Why this matters for SaaS founders
It sits at the intersection of "ai-powered", "analytics", "desktop-app", which makes it relevant to a specific subset of founders rather than a generic horizontal opportunity. SaaS opportunities at this stage tend to win on the strength of their initial wedge — a single workflow that the target user runs every week, where the existing solution is either spreadsheets, a clunky incumbent feature, or a manual process they hate. The build cost is moderate; the distribution cost is everything. The MonetScope pipeline surfaces this category alongside other saas signals, which is why it appears here rather than in a generic "trending ideas" feed.
Scores are derived from real forum discussions across Reddit, Hacker News and X, weighted by evidence volume and signal quality. How scoring works
Frequently asked questions
Is "CogniTrack: Cognitive-Aware Time and Focus Tracker for Knowledge Workers" a real validated startup idea or just an AI-generated suggestion?
MonetScope does not generate ideas from a language model's imagination. Every opportunity on this site is anchored to specific source posts and comments from real public discussions — typically on Reddit, Hacker News, or X — where actual users describe the pain in their own words. The AI's role is structuring, scoring, and grouping those signals into a navigable opportunity, not inventing the problem.
How recent is the underlying data for ai-powered?

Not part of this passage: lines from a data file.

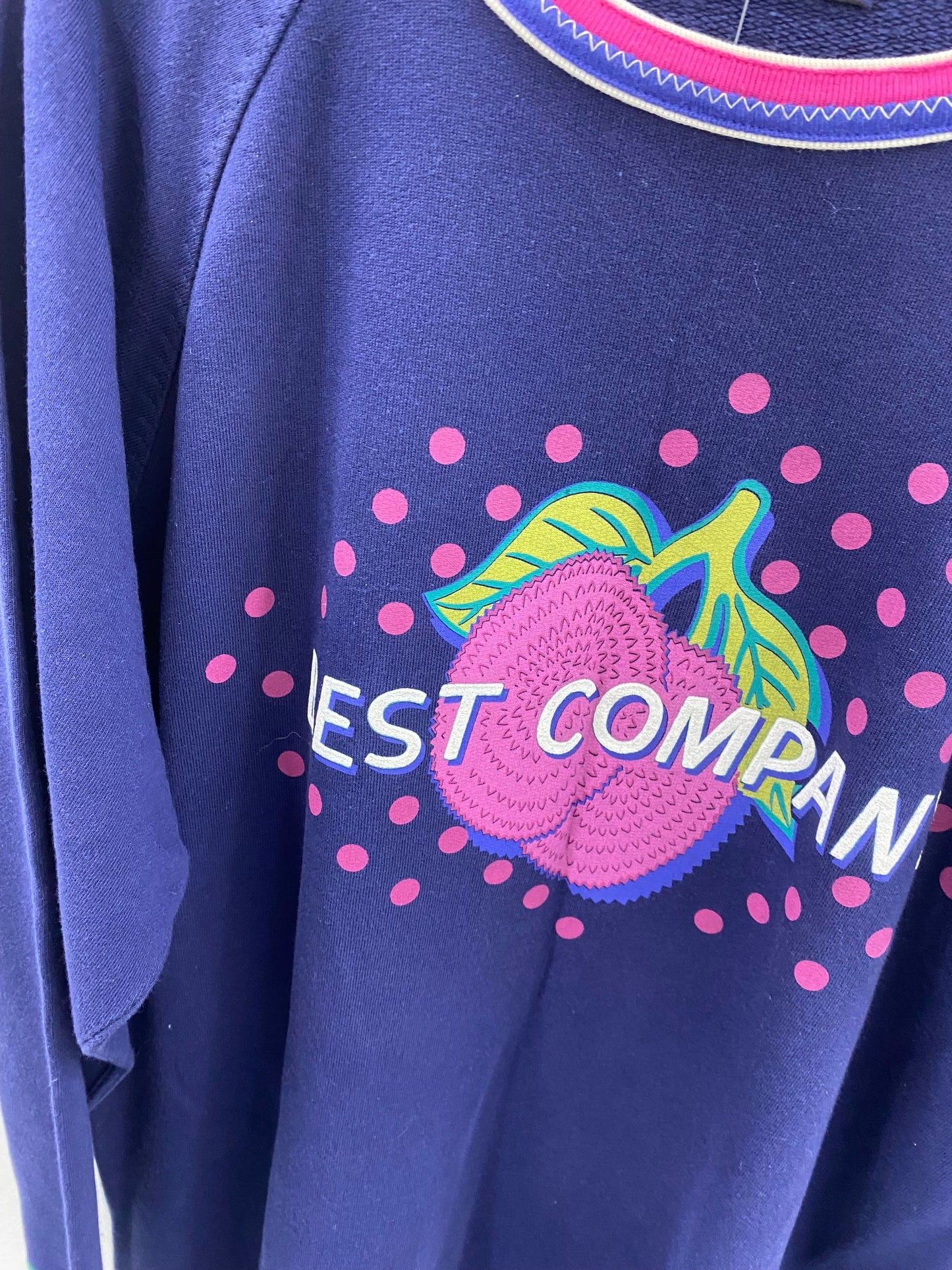 felpa best company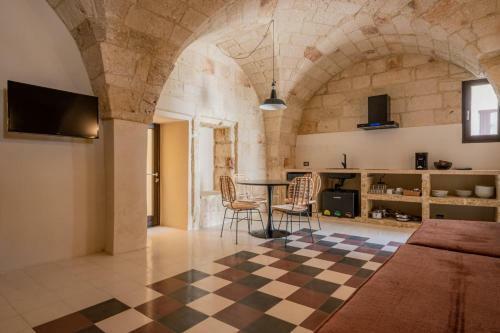 Apartamento Le Casine Di Maruggio 4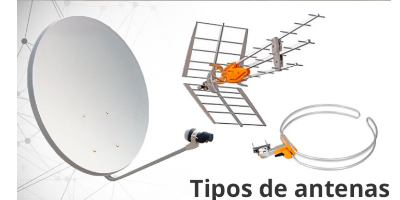 Instalar y orientar una antena parabólica en Torrelaguna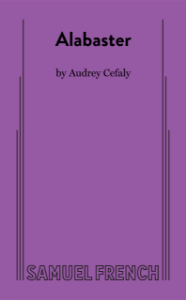Alabaster Book Cover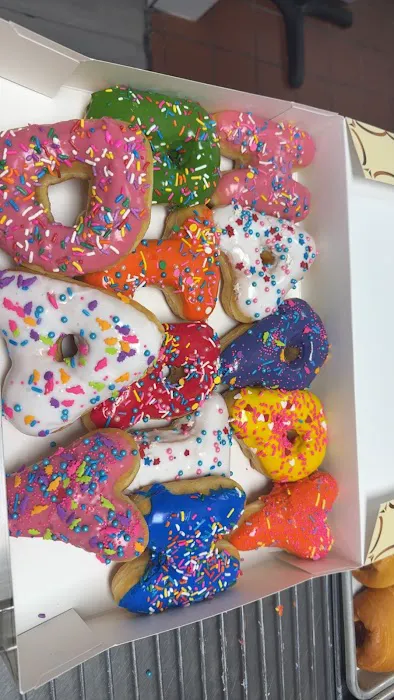 Captain Donuts Picture 3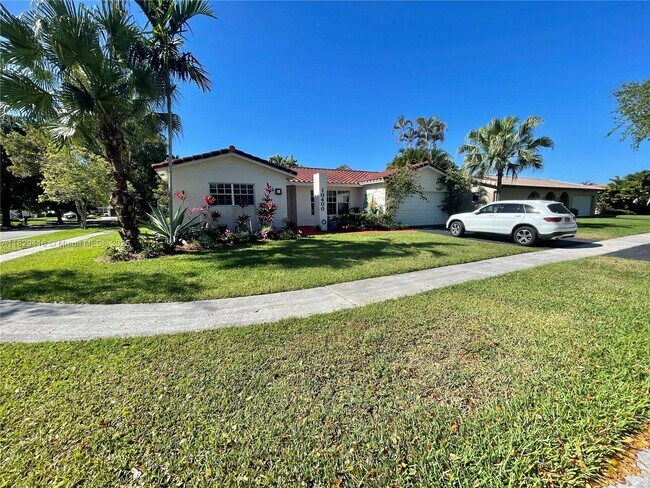property at 10400 NW 5th Ct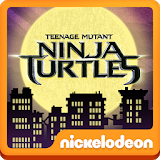 иконка Teenage Mutant - Ninja Turtles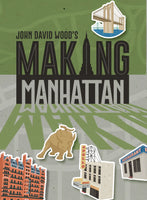 Making Manhattan (Button Shy)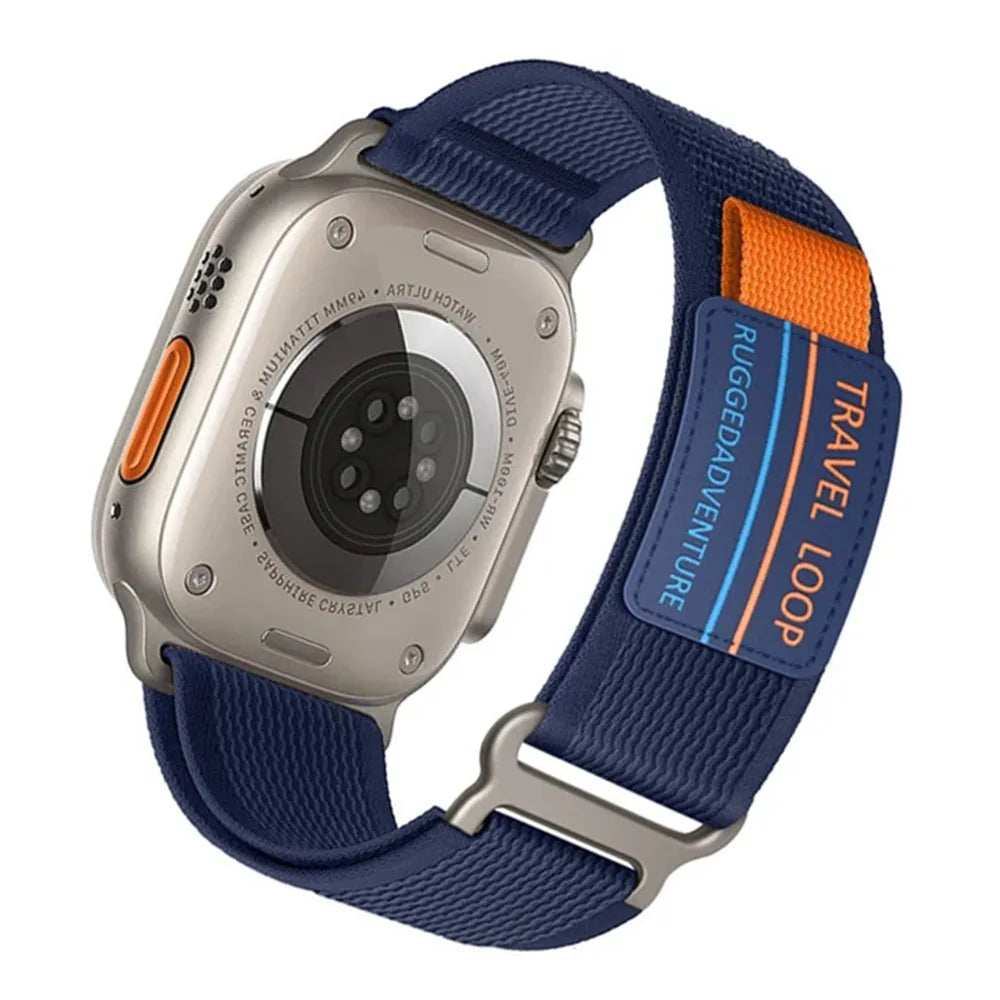 Sport Strap For Apple Watch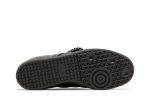Wales Bonner x adidas Samba Studded Pack – Black IG4303 WABT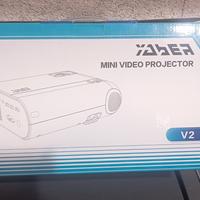 Proiettore da scrivania 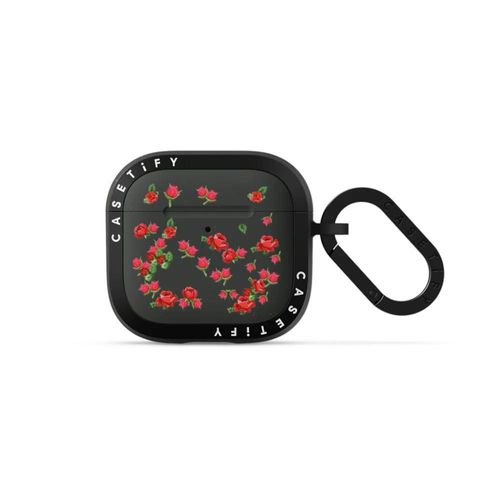Case casetify bounce floral airpods 4ª gen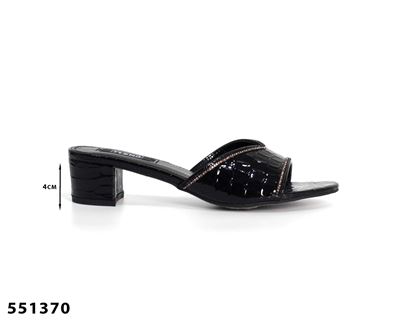 Picture of Lady High Slipper Ladies
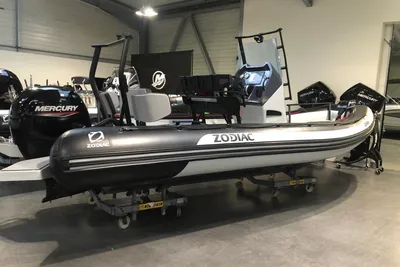 2023 Zodiac Open 6.5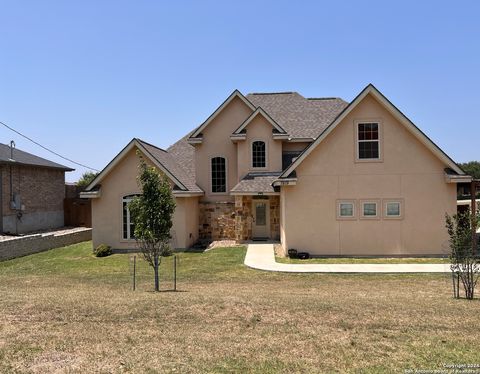 A home in Selma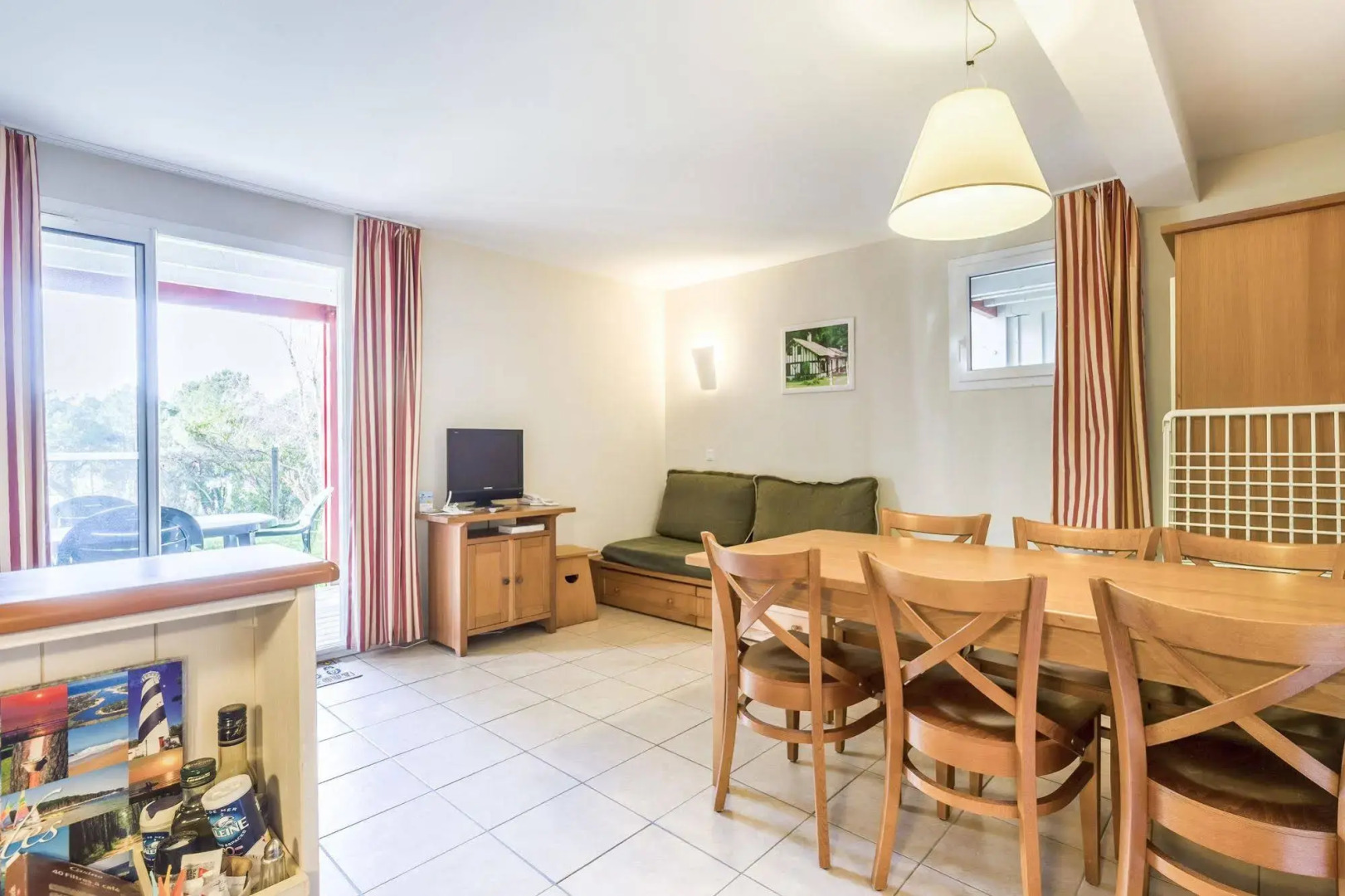 Maeva Particuliers - Résidence Moliets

MonetScope's spider pipeline runs continuously and surfaces opportunities as new evidence accumulates. The "Updated" date in the header reflects the most recent re-scoring of this specific opportunity. Most saas opportunities visible in the public catalog draw from discussions in the last 30-60 days; older signals are de-prioritized because user pain shifts faster than most founders assume.
What's the difference between "overall score" and "validation score"?
Overall score is a composite across six dimensions — pain, urgency, willingness to pay, market size, defensibility, and execution ease — designed to give a single number for triage. Validation score is narrower: it asks "how cleanly does the same signal repeat across independent sources?" An opportunity can score high on overall but lower on validation when one or two large discussions dominate the evidence; conversely, validation can be high on a smaller-overall idea where the signal is consistent but the addressable market is modest.